Rewrite the rows below with every instance of "referee" changed to "official", leaving everything else as it is.

-- RAW DATA --

****************

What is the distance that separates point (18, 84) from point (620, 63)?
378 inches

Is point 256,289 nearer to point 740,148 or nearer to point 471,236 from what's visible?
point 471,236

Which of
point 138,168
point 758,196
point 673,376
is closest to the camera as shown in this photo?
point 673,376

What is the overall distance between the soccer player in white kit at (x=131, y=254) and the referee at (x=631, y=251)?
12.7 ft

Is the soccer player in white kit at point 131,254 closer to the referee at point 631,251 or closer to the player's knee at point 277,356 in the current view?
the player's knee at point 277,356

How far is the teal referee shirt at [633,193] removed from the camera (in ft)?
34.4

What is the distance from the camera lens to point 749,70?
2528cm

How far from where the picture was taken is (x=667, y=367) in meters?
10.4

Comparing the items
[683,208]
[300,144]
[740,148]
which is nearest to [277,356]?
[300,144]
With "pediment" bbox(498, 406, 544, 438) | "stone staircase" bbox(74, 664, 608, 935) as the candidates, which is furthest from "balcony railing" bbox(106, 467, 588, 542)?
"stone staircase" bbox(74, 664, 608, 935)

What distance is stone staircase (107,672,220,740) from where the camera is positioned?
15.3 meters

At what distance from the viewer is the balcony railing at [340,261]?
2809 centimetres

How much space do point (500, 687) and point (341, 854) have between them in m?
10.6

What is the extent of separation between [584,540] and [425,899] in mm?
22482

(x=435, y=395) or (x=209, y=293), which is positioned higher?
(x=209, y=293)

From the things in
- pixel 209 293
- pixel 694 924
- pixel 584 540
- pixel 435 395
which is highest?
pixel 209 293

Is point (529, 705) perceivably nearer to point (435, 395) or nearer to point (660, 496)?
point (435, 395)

****************

-- RESULT FOR THIS TASK --
What is the distance that separates point (18, 84) from point (620, 63)?
378 inches

Is point 256,289 nearer to point 740,148 or nearer to point 471,236 from what's visible?
point 471,236

Which of
point 138,168
point 758,196
point 673,376
is closest to the camera as shown in this photo?
point 673,376

What is the overall distance between the soccer player in white kit at (x=131, y=254) and the official at (x=631, y=251)?
12.7 ft

Is the soccer player in white kit at point 131,254 closer to the official at point 631,251 or closer to the player's knee at point 277,356 in the current view?
the player's knee at point 277,356

How far is the teal official shirt at [633,193] removed from the camera (in ft)?
34.4

What is the distance from the camera lens to point 749,70?
2528cm

How far from where the picture was taken is (x=667, y=367) in meters?
10.4

Comparing the items
[683,208]
[300,144]
[740,148]
which is nearest to [277,356]?
[300,144]
With "pediment" bbox(498, 406, 544, 438) | "stone staircase" bbox(74, 664, 608, 935) as the candidates, which is furthest from "balcony railing" bbox(106, 467, 588, 542)?
"stone staircase" bbox(74, 664, 608, 935)

What distance is stone staircase (107,672,220,740) from where the camera is positioned?
15.3 meters

At what distance from the viewer is the balcony railing at [340,261]?
2809 centimetres

How much space do point (500, 687) and point (341, 854) have between them in m?
10.6

What is the extent of separation between [584,540] and [425,899] in mm?
22482

(x=435, y=395) or (x=209, y=293), which is positioned higher?
(x=209, y=293)

From the things in
- pixel 209 293
- pixel 694 924
- pixel 584 540
- pixel 435 395
which is highest?
pixel 209 293

Is point (529, 705) perceivably nearer to point (435, 395) or nearer to point (660, 496)?
point (435, 395)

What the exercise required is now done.